Maki acknowledged there were challenges with the overall bottle design
relating to vacuum control. Testing and calculations based on container
diameter were run up-front to ensure that specialty paneling wouldn’t
be needed. The paneling was fine when initial hot filling and cooling
trials were run, but “the panel rib design had issues. Nothing
critical, but we felt it just wasn’t quite right,” Maki said.

So the team continued the quest for perfection by modifying the rib
portion of the design. In the process, they developed a superbly smooth
area of labeling. “If you make a container that looks good with a wrap
label, it will look great in a shrink label,” Maki said.

Breaking the mold, literally

Maki said the mini bottle’s finish area added to the complexity of this
project. Whereas the standard finish recalls an earlier PET era, it is
not the kind of heat set finish one typically finds on a store shelf
today.

“When you have a relatively large 28 mm opening on a 2.5 ounce
container, compared to a 43 mm opening on top of 500 ml bottle, you
can’t simply transfer technology,” revealed Maki. “Although it is not
as light in weight as some newer designs, it has a versatile finish.
What allowed us to use it here is the fact that the bottle is small, so
there’s relatively little heat capacity.”

The closure itself is a standard design, borrowed from pharmaceutical
packaging for this beverage application. It also takes custom equipment
to fill these small bottles. Not many fillers are currently set up to
do it because there hasn’t been a demand for hot fill in bottles this
size… until now.

“We know it’s a little difficult to maintain the heat when filling
small containers while also maintaining throughput,” said Chris Curtis,
Amcor PET account manager, North East. “Most of the hot fill in the
industry has been with much larger containers.”

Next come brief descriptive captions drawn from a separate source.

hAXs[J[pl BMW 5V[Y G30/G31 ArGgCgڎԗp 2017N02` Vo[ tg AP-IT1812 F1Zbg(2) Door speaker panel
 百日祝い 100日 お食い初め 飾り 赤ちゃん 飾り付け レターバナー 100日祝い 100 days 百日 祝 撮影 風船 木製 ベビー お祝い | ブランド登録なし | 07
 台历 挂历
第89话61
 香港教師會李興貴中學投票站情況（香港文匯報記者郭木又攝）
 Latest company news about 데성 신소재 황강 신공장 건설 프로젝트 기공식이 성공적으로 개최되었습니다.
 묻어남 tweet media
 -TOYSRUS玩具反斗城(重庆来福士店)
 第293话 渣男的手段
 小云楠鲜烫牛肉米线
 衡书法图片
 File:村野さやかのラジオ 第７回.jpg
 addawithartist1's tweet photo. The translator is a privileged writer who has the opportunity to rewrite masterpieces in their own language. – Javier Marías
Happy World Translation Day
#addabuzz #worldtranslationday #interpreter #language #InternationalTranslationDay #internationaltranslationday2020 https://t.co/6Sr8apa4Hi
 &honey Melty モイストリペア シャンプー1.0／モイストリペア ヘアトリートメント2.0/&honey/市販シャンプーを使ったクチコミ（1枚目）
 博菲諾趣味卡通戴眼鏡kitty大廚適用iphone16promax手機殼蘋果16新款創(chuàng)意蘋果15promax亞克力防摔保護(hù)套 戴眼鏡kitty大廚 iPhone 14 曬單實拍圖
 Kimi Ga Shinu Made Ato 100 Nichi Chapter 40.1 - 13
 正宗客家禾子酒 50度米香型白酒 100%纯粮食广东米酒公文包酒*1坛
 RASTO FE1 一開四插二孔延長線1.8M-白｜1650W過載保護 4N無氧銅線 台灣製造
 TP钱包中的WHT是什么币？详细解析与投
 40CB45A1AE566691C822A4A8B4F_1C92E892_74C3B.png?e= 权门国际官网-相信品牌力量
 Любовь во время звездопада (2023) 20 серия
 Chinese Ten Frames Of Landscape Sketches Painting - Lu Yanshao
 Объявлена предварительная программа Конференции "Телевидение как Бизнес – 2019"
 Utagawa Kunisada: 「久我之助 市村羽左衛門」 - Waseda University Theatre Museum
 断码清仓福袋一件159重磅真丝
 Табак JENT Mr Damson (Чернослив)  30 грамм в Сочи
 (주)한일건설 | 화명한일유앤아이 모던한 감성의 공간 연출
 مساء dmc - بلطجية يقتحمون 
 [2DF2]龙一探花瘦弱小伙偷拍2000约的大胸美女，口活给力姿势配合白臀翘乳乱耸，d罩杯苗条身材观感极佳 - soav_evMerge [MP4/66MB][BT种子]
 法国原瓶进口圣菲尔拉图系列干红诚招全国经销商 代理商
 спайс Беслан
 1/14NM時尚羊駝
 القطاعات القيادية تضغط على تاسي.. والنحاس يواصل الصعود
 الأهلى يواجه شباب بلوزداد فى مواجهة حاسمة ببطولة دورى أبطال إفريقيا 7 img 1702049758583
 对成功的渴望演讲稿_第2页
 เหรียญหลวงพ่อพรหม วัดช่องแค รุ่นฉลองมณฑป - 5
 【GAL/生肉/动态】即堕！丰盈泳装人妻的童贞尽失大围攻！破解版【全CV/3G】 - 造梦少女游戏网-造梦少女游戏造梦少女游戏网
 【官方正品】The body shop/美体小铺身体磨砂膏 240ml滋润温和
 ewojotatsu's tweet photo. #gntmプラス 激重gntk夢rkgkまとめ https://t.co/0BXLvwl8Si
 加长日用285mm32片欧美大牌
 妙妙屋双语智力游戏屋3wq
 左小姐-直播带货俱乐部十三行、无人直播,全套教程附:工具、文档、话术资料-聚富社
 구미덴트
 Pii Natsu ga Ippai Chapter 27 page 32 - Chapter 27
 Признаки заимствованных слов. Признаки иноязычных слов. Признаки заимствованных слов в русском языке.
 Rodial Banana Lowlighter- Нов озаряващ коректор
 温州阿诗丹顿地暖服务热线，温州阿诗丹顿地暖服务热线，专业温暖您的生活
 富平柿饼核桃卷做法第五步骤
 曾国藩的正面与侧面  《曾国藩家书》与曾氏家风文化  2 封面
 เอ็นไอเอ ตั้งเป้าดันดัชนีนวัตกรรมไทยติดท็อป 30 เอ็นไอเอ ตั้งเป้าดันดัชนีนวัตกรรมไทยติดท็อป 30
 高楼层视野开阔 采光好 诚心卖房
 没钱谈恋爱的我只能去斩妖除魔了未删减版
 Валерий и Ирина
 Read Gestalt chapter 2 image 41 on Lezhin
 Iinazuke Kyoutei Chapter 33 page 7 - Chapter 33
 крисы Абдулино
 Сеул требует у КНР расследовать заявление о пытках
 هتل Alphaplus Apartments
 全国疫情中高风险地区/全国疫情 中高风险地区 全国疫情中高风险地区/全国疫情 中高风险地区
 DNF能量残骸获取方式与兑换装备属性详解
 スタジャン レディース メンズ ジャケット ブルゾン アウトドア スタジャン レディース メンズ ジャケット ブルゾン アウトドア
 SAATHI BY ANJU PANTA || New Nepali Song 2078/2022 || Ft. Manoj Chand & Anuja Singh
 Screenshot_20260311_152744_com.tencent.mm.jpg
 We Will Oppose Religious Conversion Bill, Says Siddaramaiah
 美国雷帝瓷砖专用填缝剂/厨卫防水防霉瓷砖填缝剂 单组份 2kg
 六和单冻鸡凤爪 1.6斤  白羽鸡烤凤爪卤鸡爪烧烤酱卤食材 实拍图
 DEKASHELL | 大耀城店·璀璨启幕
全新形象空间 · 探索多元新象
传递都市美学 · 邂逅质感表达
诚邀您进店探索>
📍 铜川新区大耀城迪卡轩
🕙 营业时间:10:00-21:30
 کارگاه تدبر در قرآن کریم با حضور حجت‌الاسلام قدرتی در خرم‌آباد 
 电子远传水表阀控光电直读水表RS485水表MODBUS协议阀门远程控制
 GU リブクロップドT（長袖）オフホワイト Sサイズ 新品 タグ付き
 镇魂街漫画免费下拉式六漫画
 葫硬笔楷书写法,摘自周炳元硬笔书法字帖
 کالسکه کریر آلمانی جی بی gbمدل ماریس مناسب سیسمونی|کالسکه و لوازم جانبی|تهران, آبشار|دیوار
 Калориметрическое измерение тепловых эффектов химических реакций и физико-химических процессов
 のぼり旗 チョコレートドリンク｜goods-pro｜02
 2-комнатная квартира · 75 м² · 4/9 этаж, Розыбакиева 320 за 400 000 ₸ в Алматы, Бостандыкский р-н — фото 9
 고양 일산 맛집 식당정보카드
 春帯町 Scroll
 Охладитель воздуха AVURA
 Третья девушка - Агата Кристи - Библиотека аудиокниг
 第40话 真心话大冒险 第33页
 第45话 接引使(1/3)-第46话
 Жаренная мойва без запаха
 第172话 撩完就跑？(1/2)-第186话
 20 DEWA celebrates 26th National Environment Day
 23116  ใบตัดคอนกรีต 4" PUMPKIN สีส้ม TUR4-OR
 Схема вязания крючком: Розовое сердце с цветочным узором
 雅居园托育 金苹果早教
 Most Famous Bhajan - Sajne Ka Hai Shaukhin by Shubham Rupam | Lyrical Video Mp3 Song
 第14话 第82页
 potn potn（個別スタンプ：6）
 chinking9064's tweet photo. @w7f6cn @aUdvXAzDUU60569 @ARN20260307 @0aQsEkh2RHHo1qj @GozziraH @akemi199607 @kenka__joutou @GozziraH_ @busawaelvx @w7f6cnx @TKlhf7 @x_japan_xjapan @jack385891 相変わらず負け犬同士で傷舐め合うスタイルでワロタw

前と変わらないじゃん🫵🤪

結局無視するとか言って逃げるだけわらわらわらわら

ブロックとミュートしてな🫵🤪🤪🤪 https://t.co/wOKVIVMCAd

New healthcare beverage targets nutrition issues

Hormel Health Labs focuses primarily on specialty products for
hospitals, nursing homes and rehabilitation centers. One of the primary
concerns in nursing homes is weight loss among aging patients who do
not consume enough protein. Many patients usually drink only half or
less of an 8 ounce milkshake type product that contains 9 grams of
protein. With the new Amcor PET bottle, Hormel can pack as much protein
as possible into a very concentrated package that is sized right for
patient consumption.

Dubbed “healthy shot”, the high powered fruit flavored drink being
introduced soon packs a full 12 grams of protein into those 2.5 ounces,
and no less than 24 grams into its double protein 2.5 formulation.

Amcor PET Packaging is the leading manufacturer of PET (polyethylene
terephthalate) plastic packaging for the global beverage, food and
non-food industries with 60 facilities in 12 countries. Its parent
company, Amcor Limited, offers a broad range of packaging solutions and
ranks as one of the top three packaging companies in the world. Amcor’s
extensive operations include 217 plants in 34 countries. It is
headquartered in Melbourne, Australia and, for the fiscal year ending
June 30, 2008, reported sales revenues of $8.3 billion (U.S.).